**Exercise passage:**
Publishers will be the real winners of the 2026 World Cup

While I’m not sure I have the credentials to predict who will win the World Cup on the field, as ID5’s SVP of Partnerships I’m in a unique position to place a good bet for who will win off the field. So, if you were to ask me who I think the real winner of the 2026 World Cup will be, I won't hesitate: it's publishers.

A World Cup Like No Other

Excitement and engagement with the World Cup is a gradual build, not a spike as seen by other multi-week sporting events like the Olympics. Starting with qualifying buzz, group stage announcements, and match scheduling, we've already started to see the buzz about the World Cup begin with advertisements running since the end of the 2025 holiday season. Now, just a couple of weeks out, we're starting to see momentum building more and more, culminating with the end of the tournament.

While sporting events like the Olympics, Super Bowl, and Wimbledon are always big revenue drivers for publishers, this World Cup will be even bigger. For the first time in history, the World Cup will be hosted not by one country but spread across all of North America, with Canada, the US, and Mexico hosting games across 16 cities. It'll also be the longest World Cup to date, with 48 teams participating and 104 matches compared to the standard 64 matches in previous years.

Scale is everything. These increases and changes will drive up viewership, with a projected 6 billion viewers and a projected $10 billion in ad spend. Not to mention, FIFA predicts 5.5 million people from all around the world will travel to multiple cities across North America to attend the matches in person.

Let me be clear, it's not just linear TV, CTV and sporting publishers that stand to benefit. Local businesses and big brands alike that operate in the 16 host cities will benefit from the in-person crowds who won't just be watching the matches in the stands but they will also be traveling, planning, spending, and exploring the cities they are visiting. This rising tide will also lift publishers across all verticals including travel, food, culture, local news, entertainment, and lifestyle.

Publishers that started early to take advantage of this massive advertising opportunity will have the chance to ride the wave from start to finish.

Can a rising tide lift all CPMs? 

Not all publishers will win, a win still has to be earned. Even the best teams face their fair share of obstacles and, of course, need the right strategy and training to get the win on match day.

The publishers that will command premium CPMs will be those who have first-party data strategies in place to give them the clearest picture of the right target audiences. Like any championship team, a strong offense gets you into the game but it's not the whole picture.

The best teams also protect what they've built. For publishers, that means defending the quality of the audience experience through frequency capping to avoid over-serving the same ad, ensuring retargeting reaches the right audience across channels, and measurement to connect campaigns to conversions. Without these, even the strongest first-party data strategy won't convert into the premium CPMs publishers are after.

This is where having an effective identity layer comes into play. Identity infrastructure bridges publishers first-party data across properties and channels to create a more comprehensive understanding of their audience enabling accurate frequency capping, retargeting, and reliable measurement. This way, publishers can prove their value to advertisers to get the win with the best CPMs. 

Privacy: The Part Publishers Can't Ignore

The global scale of this tournament also raises the stakes on privacy compliance and this is one area where being underprepared has real consequences. Publishers will be inundated with international visitors and viewers, and traffic coming from different markets that carry different privacy requirements.

Publishers need geo-targeted consent mechanisms and multi-jurisdictional compliance frameworks in place. To name a few, that means being CCPA/CPRA (California), PIPEDA (Canada), GDPR (EU), and LFPDPPP (Mexico) compliant. 

And in 2026, blocking international audiences is not a strategy. It simply means losing a significant share of the audience and advertising budget at a pivotal moment. 

Let the Games Begin

Winning publishers won't be the ones who react in the moment but the ones who prepared. The audiences are coming and the ad dollars aren’t far behind. The publishers who've done the work on first-party data, identity infrastructure, and privacy compliance will be the ones left standing with a well deserved win.

**Questions on the material:**
1. According to the World Cup article, how many matches will the 2026 tournament have?
2. Say whether each statement agrees with the World Cup article, answering yes or no and quoting the words that decide it. (a) Games in the 2026 World Cup will be held across 16 cities. (b) FIFA predicts that 10 million people will travel to attend the matches in person. (c) Blocking international audiences is a sound strategy in 2026.
3. Reproduce the part of the World Cup article that opens with the words containing "Publishers need geo-targeted" and closes with "a pivotal moment.".
Nothing in the listing is needed here.

**Material provided:**
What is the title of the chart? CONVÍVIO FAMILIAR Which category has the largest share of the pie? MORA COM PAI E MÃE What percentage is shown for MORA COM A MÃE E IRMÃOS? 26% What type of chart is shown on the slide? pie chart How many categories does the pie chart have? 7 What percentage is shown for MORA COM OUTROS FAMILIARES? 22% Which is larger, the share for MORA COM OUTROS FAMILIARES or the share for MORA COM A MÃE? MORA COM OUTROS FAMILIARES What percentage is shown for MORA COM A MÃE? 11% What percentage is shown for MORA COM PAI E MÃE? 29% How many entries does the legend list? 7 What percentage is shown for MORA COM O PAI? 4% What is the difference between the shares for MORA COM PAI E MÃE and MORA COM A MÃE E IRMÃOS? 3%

**Numbered answers:**
1. 104 matches.

2.
(a) Yes: "Canada, the US, and Mexico hosting games across 16 cities"
(b) No: "FIFA predicts 5.5 million people from all around the world will travel to multiple cities across North America to attend the matches in person"
(c) No: "blocking international audiences is not a strategy"

3.
Publishers need geo-targeted consent mechanisms and multi-jurisdictional compliance frameworks in place. To name a few, that means being CCPA/CPRA (California), PIPEDA (Canada), GDPR (EU), and LFPDPPP (Mexico) compliant. 

And in 2026, blocking international audiences is not a strategy. It simply means losing a significant share of the audience and advertising budget at a pivotal moment.